Conclusions and future opportunities

  • Several collective examples of hormetic-like dose–response relationships of Rdw/Sdw and Rlength/Sheight ratios under stress are herein documented for the first time.

  • Hormetic dose–response of R/S ratios may be a universal phenomenon, however, the plasticity framing the low-dose responses can be a function of plant-specific strategies of resource uptake.

  • Hormetic dose–response of R/S ratios can provide an important perspective in forestry practice and should be considered in bioengineering of hybrids with desirable R/S characteristics.

  • Hormetic dose–response of R/S ratios suggests that ecological risk assessment and carbon storage estimates should incorporate both above- and below-ground components for realistic and true estimates.

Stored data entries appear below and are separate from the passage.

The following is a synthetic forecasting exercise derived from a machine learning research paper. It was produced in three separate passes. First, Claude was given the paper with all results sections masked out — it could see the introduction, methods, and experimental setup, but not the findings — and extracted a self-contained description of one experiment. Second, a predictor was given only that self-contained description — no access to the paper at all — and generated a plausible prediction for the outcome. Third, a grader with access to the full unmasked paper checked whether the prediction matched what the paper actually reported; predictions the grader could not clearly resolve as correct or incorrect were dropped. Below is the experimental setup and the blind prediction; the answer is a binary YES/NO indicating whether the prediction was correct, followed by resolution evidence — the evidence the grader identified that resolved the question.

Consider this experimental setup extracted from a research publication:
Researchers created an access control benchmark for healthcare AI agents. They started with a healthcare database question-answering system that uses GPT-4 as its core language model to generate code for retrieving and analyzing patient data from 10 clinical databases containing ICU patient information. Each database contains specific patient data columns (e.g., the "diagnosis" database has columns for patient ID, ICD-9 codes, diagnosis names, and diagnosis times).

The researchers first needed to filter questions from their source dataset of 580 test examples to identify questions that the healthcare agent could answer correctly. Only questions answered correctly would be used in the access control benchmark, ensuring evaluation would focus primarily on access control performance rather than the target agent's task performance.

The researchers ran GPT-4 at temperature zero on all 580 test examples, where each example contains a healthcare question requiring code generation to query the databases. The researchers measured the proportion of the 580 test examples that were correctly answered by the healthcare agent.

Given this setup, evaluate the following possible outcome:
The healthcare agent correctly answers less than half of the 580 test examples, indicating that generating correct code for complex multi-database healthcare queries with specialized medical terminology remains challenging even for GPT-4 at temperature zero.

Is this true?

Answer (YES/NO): YES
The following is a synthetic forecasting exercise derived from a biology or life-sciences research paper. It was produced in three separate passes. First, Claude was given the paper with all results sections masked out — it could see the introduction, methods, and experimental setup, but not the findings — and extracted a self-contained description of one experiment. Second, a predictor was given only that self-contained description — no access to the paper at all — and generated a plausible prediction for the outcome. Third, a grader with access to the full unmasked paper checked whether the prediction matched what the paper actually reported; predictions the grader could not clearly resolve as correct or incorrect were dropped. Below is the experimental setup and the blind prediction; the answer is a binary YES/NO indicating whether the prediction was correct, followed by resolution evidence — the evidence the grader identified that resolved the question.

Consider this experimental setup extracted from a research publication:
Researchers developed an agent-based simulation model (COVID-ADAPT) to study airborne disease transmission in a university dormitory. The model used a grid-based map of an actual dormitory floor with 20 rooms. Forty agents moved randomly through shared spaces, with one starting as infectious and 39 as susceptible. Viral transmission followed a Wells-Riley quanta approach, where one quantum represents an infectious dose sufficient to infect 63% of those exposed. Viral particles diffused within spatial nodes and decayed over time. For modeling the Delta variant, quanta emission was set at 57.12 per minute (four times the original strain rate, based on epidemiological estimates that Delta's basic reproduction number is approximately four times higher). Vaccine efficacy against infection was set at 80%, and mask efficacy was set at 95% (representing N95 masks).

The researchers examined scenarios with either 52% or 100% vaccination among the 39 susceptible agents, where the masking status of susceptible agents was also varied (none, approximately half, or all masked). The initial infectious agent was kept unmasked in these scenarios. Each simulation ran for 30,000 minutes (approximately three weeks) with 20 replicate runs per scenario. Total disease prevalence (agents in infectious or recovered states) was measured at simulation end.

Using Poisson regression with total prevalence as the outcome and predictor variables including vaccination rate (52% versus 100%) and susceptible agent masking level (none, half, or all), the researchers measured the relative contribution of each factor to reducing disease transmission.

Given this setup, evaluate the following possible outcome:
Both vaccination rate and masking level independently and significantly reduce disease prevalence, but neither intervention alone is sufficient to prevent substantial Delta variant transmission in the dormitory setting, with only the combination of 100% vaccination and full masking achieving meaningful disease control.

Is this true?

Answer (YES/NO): NO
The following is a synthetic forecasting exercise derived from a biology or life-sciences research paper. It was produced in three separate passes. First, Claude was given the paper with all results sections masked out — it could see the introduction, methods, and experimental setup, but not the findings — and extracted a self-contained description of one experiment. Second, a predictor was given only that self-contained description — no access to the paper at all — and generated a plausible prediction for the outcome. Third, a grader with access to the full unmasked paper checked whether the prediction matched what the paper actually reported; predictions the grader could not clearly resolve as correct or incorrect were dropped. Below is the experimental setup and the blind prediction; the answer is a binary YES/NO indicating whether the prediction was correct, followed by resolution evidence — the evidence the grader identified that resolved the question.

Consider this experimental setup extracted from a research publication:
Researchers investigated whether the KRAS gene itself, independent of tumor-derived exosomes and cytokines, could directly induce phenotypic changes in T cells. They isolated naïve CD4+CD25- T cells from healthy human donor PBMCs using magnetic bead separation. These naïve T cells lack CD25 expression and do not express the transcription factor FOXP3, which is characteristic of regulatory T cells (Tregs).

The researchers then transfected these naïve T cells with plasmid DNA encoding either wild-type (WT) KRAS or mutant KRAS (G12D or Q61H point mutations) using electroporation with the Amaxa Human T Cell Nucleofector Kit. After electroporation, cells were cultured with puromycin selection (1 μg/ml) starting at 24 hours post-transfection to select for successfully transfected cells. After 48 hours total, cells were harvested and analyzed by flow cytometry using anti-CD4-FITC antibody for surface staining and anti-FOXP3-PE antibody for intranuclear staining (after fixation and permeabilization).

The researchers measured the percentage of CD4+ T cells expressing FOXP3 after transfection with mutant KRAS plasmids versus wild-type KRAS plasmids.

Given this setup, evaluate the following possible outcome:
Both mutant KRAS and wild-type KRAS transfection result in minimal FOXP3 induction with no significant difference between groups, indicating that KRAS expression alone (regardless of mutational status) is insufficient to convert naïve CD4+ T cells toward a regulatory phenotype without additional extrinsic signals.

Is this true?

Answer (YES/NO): NO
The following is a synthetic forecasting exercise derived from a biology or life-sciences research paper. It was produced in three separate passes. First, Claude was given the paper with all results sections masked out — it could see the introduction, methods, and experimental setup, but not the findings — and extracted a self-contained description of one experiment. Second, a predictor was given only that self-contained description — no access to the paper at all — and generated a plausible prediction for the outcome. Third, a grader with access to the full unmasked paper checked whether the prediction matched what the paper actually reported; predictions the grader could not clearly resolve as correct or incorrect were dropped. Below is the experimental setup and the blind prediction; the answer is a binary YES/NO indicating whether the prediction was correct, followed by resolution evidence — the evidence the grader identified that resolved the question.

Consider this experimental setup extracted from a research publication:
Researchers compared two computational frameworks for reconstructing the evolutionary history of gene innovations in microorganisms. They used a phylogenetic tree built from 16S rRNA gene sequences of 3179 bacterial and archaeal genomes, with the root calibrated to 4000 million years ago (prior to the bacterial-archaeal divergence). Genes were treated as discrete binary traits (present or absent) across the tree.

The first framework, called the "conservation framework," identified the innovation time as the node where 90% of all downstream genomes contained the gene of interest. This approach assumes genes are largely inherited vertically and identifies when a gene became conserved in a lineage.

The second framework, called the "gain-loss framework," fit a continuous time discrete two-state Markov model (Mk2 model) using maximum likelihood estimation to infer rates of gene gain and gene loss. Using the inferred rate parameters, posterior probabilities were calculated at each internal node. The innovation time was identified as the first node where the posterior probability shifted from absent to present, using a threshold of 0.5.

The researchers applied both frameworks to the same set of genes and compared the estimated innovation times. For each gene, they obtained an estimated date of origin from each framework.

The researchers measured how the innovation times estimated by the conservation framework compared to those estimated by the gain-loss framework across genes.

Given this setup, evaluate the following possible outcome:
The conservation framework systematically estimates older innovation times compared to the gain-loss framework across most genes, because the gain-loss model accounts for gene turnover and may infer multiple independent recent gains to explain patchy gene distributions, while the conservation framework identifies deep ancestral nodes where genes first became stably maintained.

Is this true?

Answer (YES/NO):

  • Hormetic dose–response studies can provide a unique opportunity for assessing the ecological impacts of environmental contaminants, with potential incorporation of R/S ratios into the risk assessment as an integrated endpoint. R/S ratios can be also considered within a hormetic context for deriving more robust critical levels/loads for the protection of vegetation against environmental pollution.

  • The current scientific literature of R/S response to stress suffers from dose–response limitations, with the major limitation being a lack of narrowly-spaced doses across the full dose–response continuum. This study provides a fundamental base for enhancing experimental design to understand R/S ratios in the context of dose–response relationship.